> ACTION ITEM: Only the lines from the one that contains "ROC SUP CO." through the final line of the entries should be repeated, exactly as written.

> RECORD SET:

┌──

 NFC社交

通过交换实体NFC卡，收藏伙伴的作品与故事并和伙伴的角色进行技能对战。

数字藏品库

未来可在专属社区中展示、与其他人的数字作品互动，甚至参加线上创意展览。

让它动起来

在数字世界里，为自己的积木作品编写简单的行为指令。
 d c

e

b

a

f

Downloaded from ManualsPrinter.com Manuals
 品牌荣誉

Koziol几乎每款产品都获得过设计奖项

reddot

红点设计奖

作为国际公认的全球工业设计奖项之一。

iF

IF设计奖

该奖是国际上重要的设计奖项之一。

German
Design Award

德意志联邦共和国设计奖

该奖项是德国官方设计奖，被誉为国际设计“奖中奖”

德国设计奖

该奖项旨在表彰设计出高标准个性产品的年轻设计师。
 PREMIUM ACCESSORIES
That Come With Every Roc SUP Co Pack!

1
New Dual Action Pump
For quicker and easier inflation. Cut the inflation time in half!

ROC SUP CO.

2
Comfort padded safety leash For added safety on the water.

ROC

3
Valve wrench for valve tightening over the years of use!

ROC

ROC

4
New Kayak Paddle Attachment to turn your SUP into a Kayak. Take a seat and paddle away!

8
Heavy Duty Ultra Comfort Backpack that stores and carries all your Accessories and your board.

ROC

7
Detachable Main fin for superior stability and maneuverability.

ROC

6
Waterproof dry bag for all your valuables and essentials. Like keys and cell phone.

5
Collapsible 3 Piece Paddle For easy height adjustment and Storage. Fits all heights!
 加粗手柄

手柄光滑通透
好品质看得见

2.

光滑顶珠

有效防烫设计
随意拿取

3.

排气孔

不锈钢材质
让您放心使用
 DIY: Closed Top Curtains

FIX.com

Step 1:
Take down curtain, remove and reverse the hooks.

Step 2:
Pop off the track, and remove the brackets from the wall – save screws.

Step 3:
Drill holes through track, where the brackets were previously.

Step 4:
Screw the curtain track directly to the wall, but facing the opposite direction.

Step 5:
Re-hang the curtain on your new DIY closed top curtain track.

└──

> RESPONSE TO THIS EXERCISE:
ROC SUP CO.

2
Comfort padded safety leash For added safety on the water.

ROC

3
Valve wrench for valve tightening over the years of use!

ROC

ROC

4
New Kayak Paddle Attachment to turn your SUP into a Kayak. Take a seat and paddle away!

8
Heavy Duty Ultra Comfort Backpack that stores and carries all your Accessories and your board.

ROC

7
Detachable Main fin for superior stability and maneuverability.

ROC

6
Waterproof dry bag for all your valuables and essentials. Like keys and cell phone.

5
Collapsible 3 Piece Paddle For easy height adjustment and Storage. Fits all heights!
 加粗手柄

手柄光滑通透
好品质看得见

2.

光滑顶珠

有效防烫设计
随意拿取

3.

排气孔

不锈钢材质
让您放心使用
 DIY: Closed Top Curtains

FIX.com

Step 1:
Take down curtain, remove and reverse the hooks.

Step 2:
Pop off the track, and remove the brackets from the wall – save screws.

Step 3:
Drill holes through track, where the brackets were previously.

Step 4:
Screw the curtain track directly to the wall, but facing the opposite direction.

Step 5:
Re-hang the curtain on your new DIY closed top curtain track.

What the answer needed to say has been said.